From the Yellow Pages, Carl was gathering ideas. He needed another job, what with the second kid coming. His wife was pretty close to bringing the new one into the picture; Jean was swollen seven months, and, like the other child they had built together, this one would suck its first breath in the air of their house.

They thought this way of doing the birth was best. Jean was a nurse, and had discovered a lot of obstetricians stuck to their personal notions about how everybody should act when it came down to labor and birth. So Jean and Carl did it at home, made babies and had them there, too. This was an act of bravery; it was really her bravery, of course. Her courage was established out of the same stuff that makes those fish thrash their way up from the ocean to the certain stream that is their spot for taking care of life and death. Nothing stops them, I’ve seen it, and while these fish are fighting their way uphill a sheen simmers above the water, highlighting their act of faith. It’s the same halo men see as the glow on their pregnant wives. The extra bravery seeps out of them.

I was talking about the Yellow Pages, and the ideas in there. Carl thought about what he knew how to do, which was plenty, and he compared that with the advertisements for all the services offered in the book.

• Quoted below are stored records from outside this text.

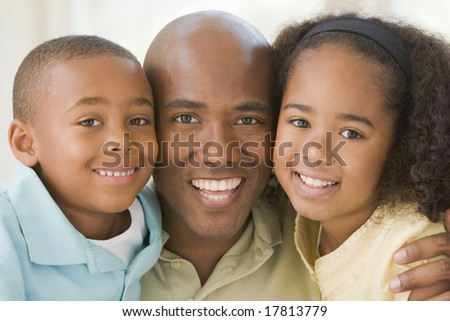 Father and children at home - stock photo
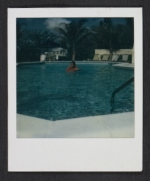 Unidentified man swimming in a hotel pool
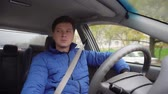 рулевое управление : A man drives a car around the city in the daytime.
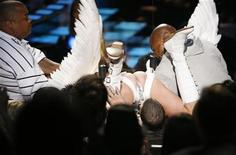 <p>Sacha Baron Cohen, wearing a jockstrap and wings, lands on Eminem's head as bodyguards try to remove him at the 2009 MTV Movie Awards in Los Angeles, May 31, 2009. REUTERS/Mario Anzuoni</p>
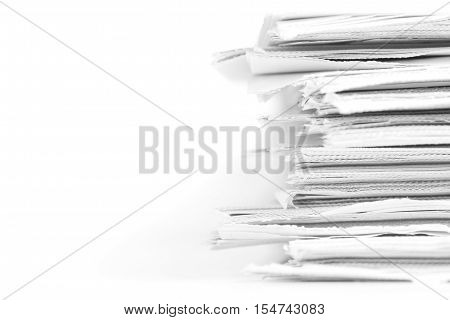 selective focus of closeup stack of the white newspaper paper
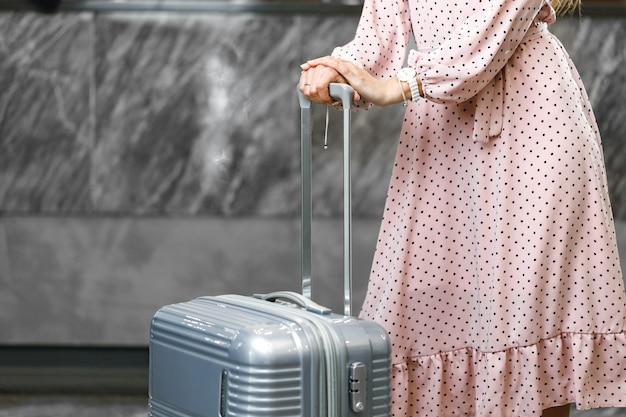 Mulher irreconhecível em vestido rosa em pé com mala de viagem close-up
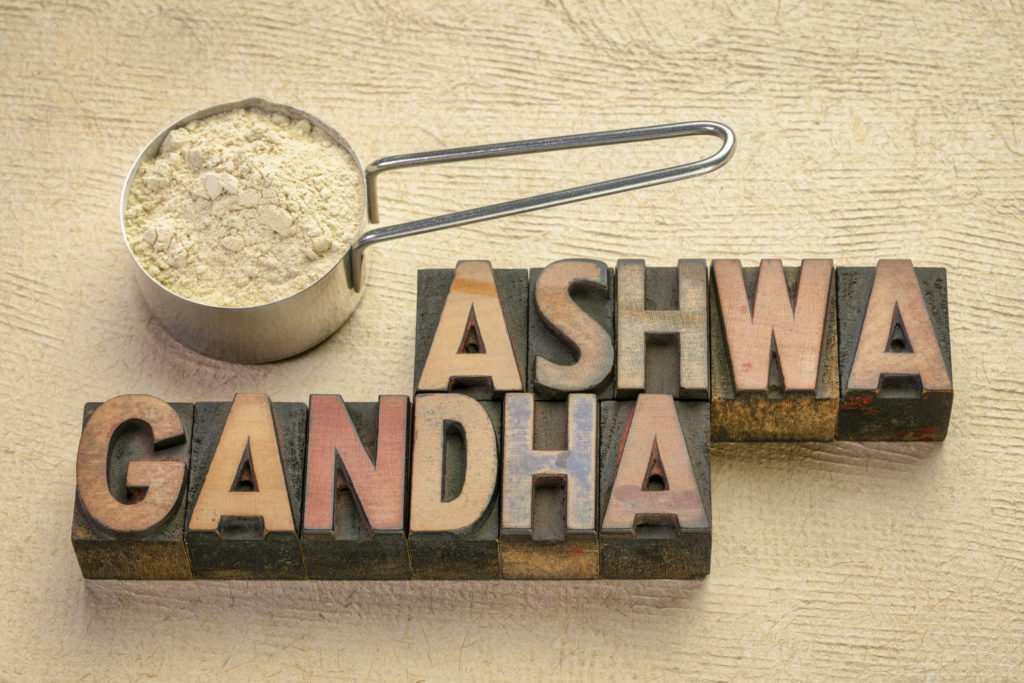 scoop of ashwagandha root (aka Indian ginseng) powder with a text in vintage letterpress wood type,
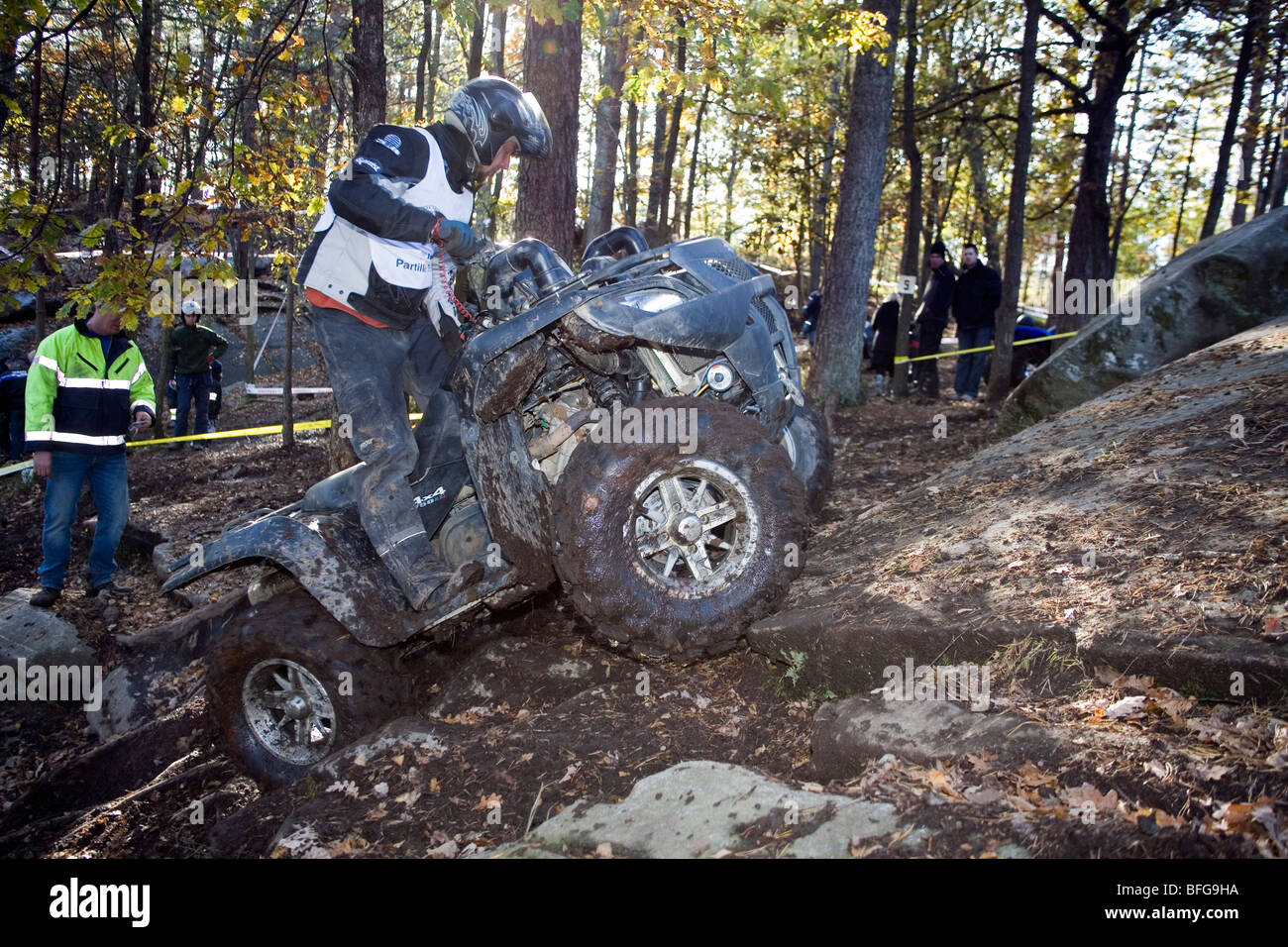 Man rides all-terrain vehicle (ATV) on steep uphill terrain in woods. Trial off-road biking. Sweden. - Stock Image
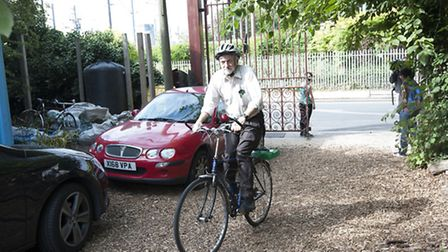 Jeremy Corbyn arrives by bicycle in summer last year to launch his policies on the environment at Ca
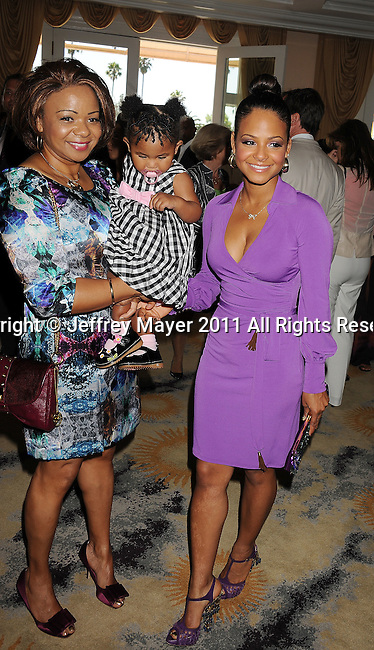 BEVERLY HILLS, CA - APRIL 17: Christina Milian, mother and daughter arrive at the Silver Rose Gala And Auction at Beverly Hills Hotel on April 17, 2011 in Beverly Hills, California.
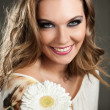 Smiling woman with flower — Stock Photo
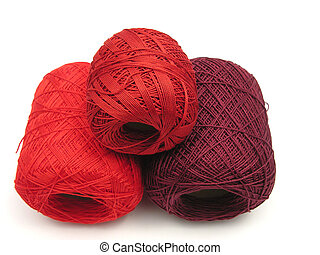 Red balls of wool on a white background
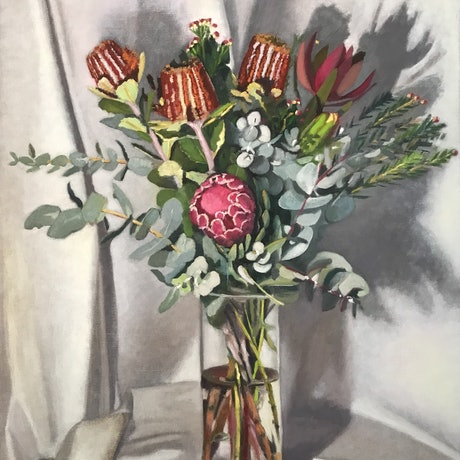 Large bunch of native flowers in glass vase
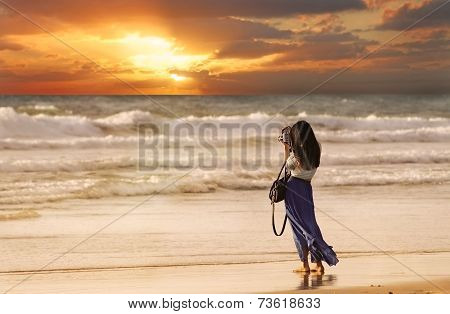Woman Taking a Picture on the Beach at Sunset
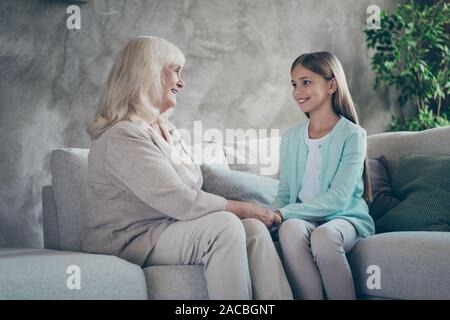 Photo of cheerful positive grandma with granddaughter first one teaching telling story her child wise living things sitting indoors on sofa - Stock Photo
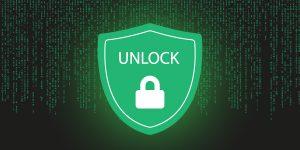 """Schloss mit der Beschriftung """"Unlock"""" vor Computerhintergrund"""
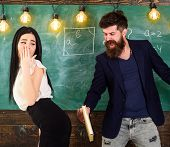 Girl on helpless face punished by teacher. Man with beard slapping sexy student, chalkboard on background. Schoolmaster punishes sexy student with slapping on her buttocks with book. Role game concept poster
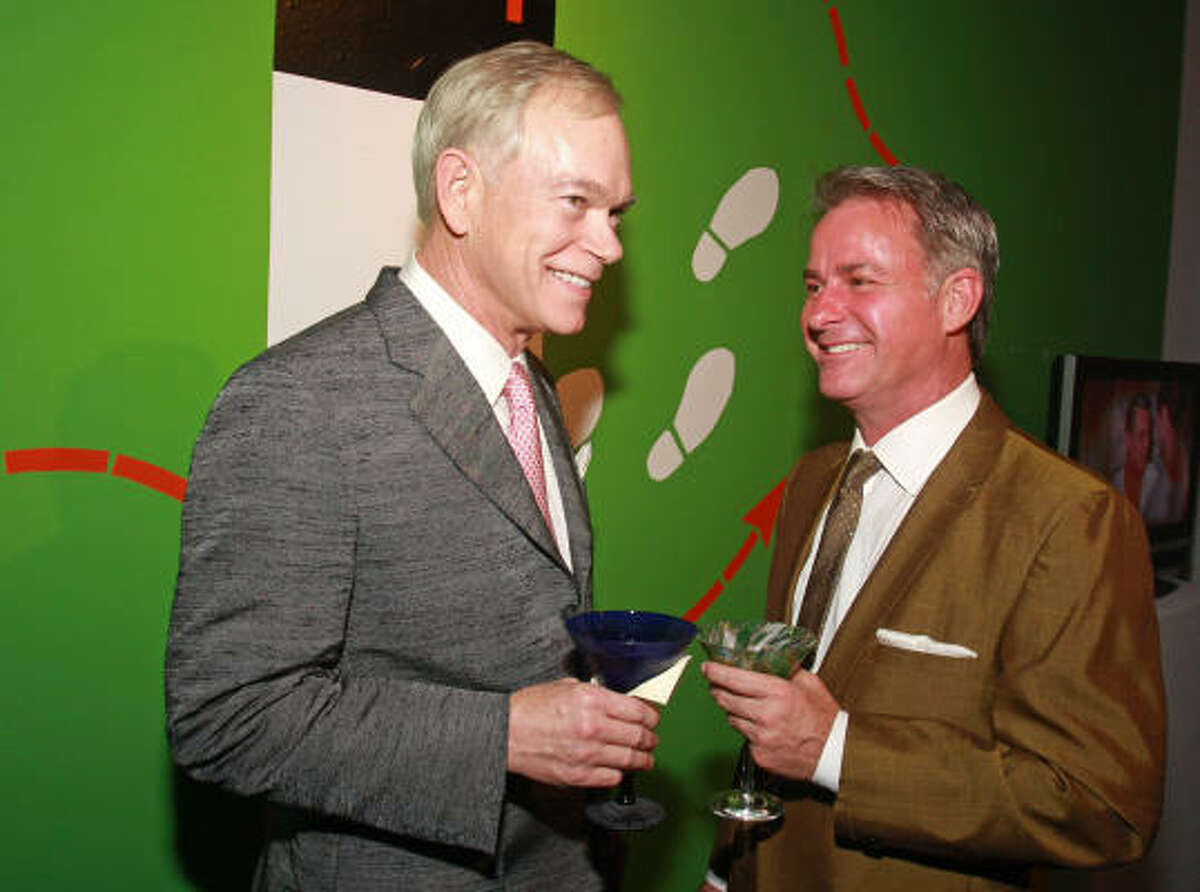 Jay Jones, left, and Terry Wayne Jones joined the mid-century mode as chairs of the Houston Center for Contemporary Craft Martini Madness benefit.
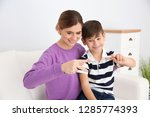 hearing impaired mother and her ... | Shutterstock . vector #1285774393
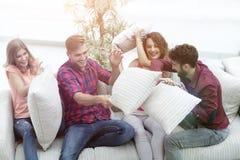 Groupe d'amis jouant le combat d'oreiller, s'asseyant sur le divan Image libre de droits
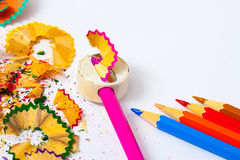 Colored pencils, sharpener and shavings Stock Photo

One thing was, he knew how to drive. He’d been getting paid pretty well for wrestling blue buses through memorized routes. It was a job for the moment, until something better reared its head, and he thought since he had the special license, he might as well put it to use. He took a drink from the glass, and pinched a half-inch or so of the pages together to fast-forward to the L’s. He had been in the E’s, and nothing there had anything to do with driving anyway.

Under the book hid a piece of a bread crust, about the size of a fruit fly, say. The weight of the extra pages moving over to the crumb’s side of the book’s spine was just enough to dust it into powder. The sound it made was too weak to be heard by anyone. The bread that spawned the crumb had enjoyed its gestation within the clean white belly of one of those automatic bread-making machines. Sure, there is something less of the human touch there. The kneading is done with the sweat of whatever makes electricity, and not with the sweat of Jean, or even Carl. But still, fresh bread. The house billowed with the smell of it most mornings.